#### RECORDED INFORMATION

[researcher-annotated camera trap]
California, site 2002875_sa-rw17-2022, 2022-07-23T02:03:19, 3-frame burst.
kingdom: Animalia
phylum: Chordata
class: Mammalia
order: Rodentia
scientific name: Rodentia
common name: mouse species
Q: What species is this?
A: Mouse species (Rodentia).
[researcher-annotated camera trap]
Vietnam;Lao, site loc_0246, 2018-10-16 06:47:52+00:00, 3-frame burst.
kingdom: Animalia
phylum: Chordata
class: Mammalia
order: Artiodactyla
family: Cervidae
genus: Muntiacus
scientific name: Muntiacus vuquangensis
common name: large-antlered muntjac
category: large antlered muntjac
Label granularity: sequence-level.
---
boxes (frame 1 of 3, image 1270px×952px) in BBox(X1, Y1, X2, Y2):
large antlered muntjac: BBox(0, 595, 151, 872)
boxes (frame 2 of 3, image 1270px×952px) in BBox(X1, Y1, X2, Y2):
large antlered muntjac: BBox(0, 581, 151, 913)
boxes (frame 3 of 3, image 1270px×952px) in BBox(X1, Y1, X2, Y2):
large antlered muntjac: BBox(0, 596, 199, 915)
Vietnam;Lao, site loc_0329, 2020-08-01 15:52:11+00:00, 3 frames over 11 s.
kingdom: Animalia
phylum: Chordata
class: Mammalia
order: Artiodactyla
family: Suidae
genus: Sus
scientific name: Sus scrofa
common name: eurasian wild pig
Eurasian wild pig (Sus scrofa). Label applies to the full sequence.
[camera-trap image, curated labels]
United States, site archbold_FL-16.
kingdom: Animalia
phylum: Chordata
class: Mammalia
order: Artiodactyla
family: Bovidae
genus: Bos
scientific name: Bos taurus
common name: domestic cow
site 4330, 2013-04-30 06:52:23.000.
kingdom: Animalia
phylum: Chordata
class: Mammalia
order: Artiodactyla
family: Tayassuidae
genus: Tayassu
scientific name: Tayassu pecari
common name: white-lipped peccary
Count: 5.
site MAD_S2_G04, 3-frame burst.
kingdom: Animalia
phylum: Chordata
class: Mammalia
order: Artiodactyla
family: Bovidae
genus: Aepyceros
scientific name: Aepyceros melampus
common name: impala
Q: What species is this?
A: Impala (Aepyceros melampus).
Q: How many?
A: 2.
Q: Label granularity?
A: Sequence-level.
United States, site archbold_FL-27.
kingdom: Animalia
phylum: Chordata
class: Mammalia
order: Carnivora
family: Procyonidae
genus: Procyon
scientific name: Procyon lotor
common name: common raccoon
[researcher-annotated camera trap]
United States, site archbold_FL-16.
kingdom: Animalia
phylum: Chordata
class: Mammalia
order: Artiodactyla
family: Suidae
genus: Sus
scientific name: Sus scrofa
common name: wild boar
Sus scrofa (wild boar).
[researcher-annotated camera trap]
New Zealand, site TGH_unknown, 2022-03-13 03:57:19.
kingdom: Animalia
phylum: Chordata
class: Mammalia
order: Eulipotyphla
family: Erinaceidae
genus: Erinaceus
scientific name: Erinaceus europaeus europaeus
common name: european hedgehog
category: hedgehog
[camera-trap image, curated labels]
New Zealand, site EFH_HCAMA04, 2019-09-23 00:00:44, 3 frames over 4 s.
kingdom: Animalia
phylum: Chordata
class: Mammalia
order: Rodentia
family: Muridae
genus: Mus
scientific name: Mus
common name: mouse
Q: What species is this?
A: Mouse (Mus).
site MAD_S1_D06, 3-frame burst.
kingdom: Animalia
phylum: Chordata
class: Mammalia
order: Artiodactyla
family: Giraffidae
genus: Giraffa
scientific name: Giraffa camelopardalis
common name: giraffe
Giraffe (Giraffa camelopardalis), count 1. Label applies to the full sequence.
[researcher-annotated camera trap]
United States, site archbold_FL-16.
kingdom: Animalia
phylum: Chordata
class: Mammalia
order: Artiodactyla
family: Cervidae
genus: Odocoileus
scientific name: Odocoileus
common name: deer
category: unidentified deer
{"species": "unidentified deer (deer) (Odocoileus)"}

########

=== TASK STATEMENT ===
Give the data again, exactly as written.

=== ANSWER SECTION ===
[researcher-annotated camera trap]
California, site 2002875_sa-rw17-2022, 2022-07-23T02:03:19, 3-frame burst.
kingdom: Animalia
phylum: Chordata
class: Mammalia
order: Rodentia
scientific name: Rodentia
common name: mouse species
Q: What species is this?
A: Mouse species (Rodentia).
[researcher-annotated camera trap]
Vietnam;Lao, site loc_0246, 2018-10-16 06:47:52+00:00, 3-frame burst.
kingdom: Animalia
phylum: Chordata
class: Mammalia
order: Artiodactyla
family: Cervidae
genus: Muntiacus
scientific name: Muntiacus vuquangensis
common name: large-antlered muntjac
category: large antlered muntjac
Label granularity: sequence-level.
---
boxes (frame 1 of 3, image 1270px×952px) in BBox(X1, Y1, X2, Y2):
large antlered muntjac: BBox(0, 595, 151, 872)
boxes (frame 2 of 3, image 1270px×952px) in BBox(X1, Y1, X2, Y2):
large antlered muntjac: BBox(0, 581, 151, 913)
boxes (frame 3 of 3, image 1270px×952px) in BBox(X1, Y1, X2, Y2):
large antlered muntjac: BBox(0, 596, 199, 915)
Vietnam;Lao, site loc_0329, 2020-08-01 15:52:11+00:00, 3 frames over 11 s.
kingdom: Animalia
phylum: Chordata
class: Mammalia
order: Artiodactyla
family: Suidae
genus: Sus
scientific name: Sus scrofa
common name: eurasian wild pig
Eurasian wild pig (Sus scrofa). Label applies to the full sequence.
[camera-trap image, curated labels]
United States, site archbold_FL-16.
kingdom: Animalia
phylum: Chordata
class: Mammalia
order: Artiodactyla
family: Bovidae
genus: Bos
scientific name: Bos taurus
common name: domestic cow
site 4330, 2013-04-30 06:52:23.000.
kingdom: Animalia
phylum: Chordata
class: Mammalia
order: Artiodactyla
family: Tayassuidae
genus: Tayassu
scientific name: Tayassu pecari
common name: white-lipped peccary
Count: 5.
site MAD_S2_G04, 3-frame burst.
kingdom: Animalia
phylum: Chordata
class: Mammalia
order: Artiodactyla
family: Bovidae
genus: Aepyceros
scientific name: Aepyceros melampus
common name: impala
Q: What species is this?
A: Impala (Aepyceros melampus).
Q: How many?
A: 2.
Q: Label granularity?
A: Sequence-level.
United States, site archbold_FL-27.
kingdom: Animalia
phylum: Chordata
class: Mammalia
order: Carnivora
family: Procyonidae
genus: Procyon
scientific name: Procyon lotor
common name: common raccoon
[researcher-annotated camera trap]
United States, site archbold_FL-16.
kingdom: Animalia
phylum: Chordata
class: Mammalia
order: Artiodactyla
family: Suidae
genus: Sus
scientific name: Sus scrofa
common name: wild boar
Sus scrofa (wild boar).
[researcher-annotated camera trap]
New Zealand, site TGH_unknown, 2022-03-13 03:57:19.
kingdom: Animalia
phylum: Chordata
class: Mammalia
order: Eulipotyphla
family: Erinaceidae
genus: Erinaceus
scientific name: Erinaceus europaeus europaeus
common name: european hedgehog
category: hedgehog
[camera-trap image, curated labels]
New Zealand, site EFH_HCAMA04, 2019-09-23 00:00:44, 3 frames over 4 s.
kingdom: Animalia
phylum: Chordata
class: Mammalia
order: Rodentia
family: Muridae
genus: Mus
scientific name: Mus
common name: mouse
Q: What species is this?
A: Mouse (Mus).
site MAD_S1_D06, 3-frame burst.
kingdom: Animalia
phylum: Chordata
class: Mammalia
order: Artiodactyla
family: Giraffidae
genus: Giraffa
scientific name: Giraffa camelopardalis
common name: giraffe
Giraffe (Giraffa camelopardalis), count 1. Label applies to the full sequence.
[researcher-annotated camera trap]
United States, site archbold_FL-16.
kingdom: Animalia
phylum: Chordata
class: Mammalia
order: Artiodactyla
family: Cervidae
genus: Odocoileus
scientific name: Odocoileus
common name: deer
category: unidentified deer
{"species": "unidentified deer (deer) (Odocoileus)"}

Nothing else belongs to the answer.